Addressing when a descriptive mark acquires a secondary meaning, the U.S. Court of Appeals for the Fifth Circuit affirmed the district court, determining that neither party is entitled to a federal registration of the disputed mark. Test Masters Educ. Servs., Inc. v. Robin Singh Educ. Servs., Inc., Case No. 13-20250 (5th Cir., Aug. 21, 2015) (Southwick, C.J.).

The case involves a dispute between two competing test-preparation companies that use the same “TESTMASTERS” mark. The parties primarily use the mark for different types of tests in different geographic areas. Test Masters Educational Services (TES) primarily prepares students for engineering licensing exams in Texas. Robin Singh Educational Services (Singh) primarily prepares students for the LSAT in California. Both TES and Singh, however, had expanded their services and sought nationwide registration of the mark.

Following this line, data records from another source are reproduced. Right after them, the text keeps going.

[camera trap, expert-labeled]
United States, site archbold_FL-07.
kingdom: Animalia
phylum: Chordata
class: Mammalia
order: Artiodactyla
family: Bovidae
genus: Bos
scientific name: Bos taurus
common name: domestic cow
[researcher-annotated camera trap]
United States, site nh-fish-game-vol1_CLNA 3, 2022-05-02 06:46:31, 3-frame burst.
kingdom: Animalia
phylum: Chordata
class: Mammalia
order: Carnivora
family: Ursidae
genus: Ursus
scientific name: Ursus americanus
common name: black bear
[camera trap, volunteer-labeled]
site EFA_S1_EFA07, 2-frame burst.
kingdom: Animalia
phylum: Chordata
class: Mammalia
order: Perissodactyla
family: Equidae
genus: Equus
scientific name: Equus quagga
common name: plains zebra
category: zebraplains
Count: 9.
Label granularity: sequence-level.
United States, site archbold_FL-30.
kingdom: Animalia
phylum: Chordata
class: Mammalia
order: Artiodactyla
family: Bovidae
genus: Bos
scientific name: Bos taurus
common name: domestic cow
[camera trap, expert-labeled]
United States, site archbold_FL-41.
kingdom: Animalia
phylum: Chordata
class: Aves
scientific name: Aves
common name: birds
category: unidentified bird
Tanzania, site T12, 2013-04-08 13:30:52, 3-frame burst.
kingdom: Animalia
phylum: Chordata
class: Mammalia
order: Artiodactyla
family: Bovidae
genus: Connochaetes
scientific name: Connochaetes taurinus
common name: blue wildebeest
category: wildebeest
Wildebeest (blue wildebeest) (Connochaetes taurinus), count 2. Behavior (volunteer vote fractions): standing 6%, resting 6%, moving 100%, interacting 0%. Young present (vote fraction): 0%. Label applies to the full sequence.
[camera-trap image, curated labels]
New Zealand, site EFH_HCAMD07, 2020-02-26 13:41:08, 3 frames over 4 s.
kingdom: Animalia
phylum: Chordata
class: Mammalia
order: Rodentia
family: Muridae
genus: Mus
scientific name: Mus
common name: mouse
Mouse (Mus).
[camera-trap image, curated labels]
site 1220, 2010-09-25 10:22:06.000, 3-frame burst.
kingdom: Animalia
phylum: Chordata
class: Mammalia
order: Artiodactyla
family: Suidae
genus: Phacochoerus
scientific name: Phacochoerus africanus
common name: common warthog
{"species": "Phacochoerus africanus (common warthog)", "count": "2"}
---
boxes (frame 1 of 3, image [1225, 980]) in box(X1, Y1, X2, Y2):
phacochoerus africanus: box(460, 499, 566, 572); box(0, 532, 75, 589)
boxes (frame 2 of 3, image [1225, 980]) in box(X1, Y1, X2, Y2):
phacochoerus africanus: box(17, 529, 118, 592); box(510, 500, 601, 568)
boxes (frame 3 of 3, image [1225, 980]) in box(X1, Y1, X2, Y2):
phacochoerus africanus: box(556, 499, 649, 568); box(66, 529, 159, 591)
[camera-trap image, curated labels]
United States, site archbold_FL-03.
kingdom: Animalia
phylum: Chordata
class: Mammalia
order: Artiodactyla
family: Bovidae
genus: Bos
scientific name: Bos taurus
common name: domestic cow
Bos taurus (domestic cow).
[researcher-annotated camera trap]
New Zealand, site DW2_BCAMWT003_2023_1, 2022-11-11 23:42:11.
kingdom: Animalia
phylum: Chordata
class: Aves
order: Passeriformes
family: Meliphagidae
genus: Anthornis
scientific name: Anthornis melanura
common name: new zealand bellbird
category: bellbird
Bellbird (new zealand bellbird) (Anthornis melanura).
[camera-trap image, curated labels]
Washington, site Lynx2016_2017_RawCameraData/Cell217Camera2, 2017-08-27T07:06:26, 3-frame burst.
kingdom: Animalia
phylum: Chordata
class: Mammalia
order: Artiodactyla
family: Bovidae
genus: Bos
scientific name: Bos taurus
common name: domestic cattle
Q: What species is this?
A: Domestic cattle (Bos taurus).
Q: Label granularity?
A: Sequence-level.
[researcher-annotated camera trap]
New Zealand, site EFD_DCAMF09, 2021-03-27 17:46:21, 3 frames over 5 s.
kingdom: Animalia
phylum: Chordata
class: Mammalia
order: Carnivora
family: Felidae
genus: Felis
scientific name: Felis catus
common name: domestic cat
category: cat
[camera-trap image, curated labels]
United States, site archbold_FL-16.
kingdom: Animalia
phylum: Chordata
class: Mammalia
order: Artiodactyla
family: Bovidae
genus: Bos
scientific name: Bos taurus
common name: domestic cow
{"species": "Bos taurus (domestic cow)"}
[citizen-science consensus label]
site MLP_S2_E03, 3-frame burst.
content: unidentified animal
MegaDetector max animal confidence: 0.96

The parties have been litigating the issue for more than 10 years, and this is the fourth time they have appealed to the 5th Circuit. Previously, the court determined that neither party was entitled to nationwide registration of the TESTMASTERS mark because the mark was descriptive and had failed to acquire secondary meaning. To be registered as a trademark, a descriptive mark must have acquired secondary meaning through its use, such that it becomes “uniquely associated with a specific source.”

In the current suit, the district court again determined that neither party was entitled to nationwide use of the TESTMASTERS mark. In affirming the district court, the 5th Circuit determined that TES’s mark had not acquired “secondary meaning on a nationwide basis for all test preparation courses.” As support, the court pointed to the evidence for record showing that Singh had more business than TES outside of Texas and that both parties had advertised extensively in their respective subject matter areas (engineering students for TES and LSAT students for Singh). The court also found that TES’s customer survey evidence was unpersuasive because it was primarily from engineering students. According to the court, “[e]ach party’s evidence shows that, in its strongest subject matter area, it is well-known and there may be some consumer confusion.” So, while the TES mark may have acquired a secondary meaning for professional engineering examinations, it has not acquired a secondary meaning for any other, much less all, test preparation services.

The 5th Circuit also disagreed that the district court should not have considered Singh’s use of the mark when determining whether the TES mark had acquired secondary meaning. The secondary-meaning inquiry asks whether consumers associate the mark with one particular company, and it was proper for the district court to consider evidence that customers associated the mark with Singh, as opposed to TES. The court concluded its opinion by warning the parties that further litigation without substantial justification could result in sanctions.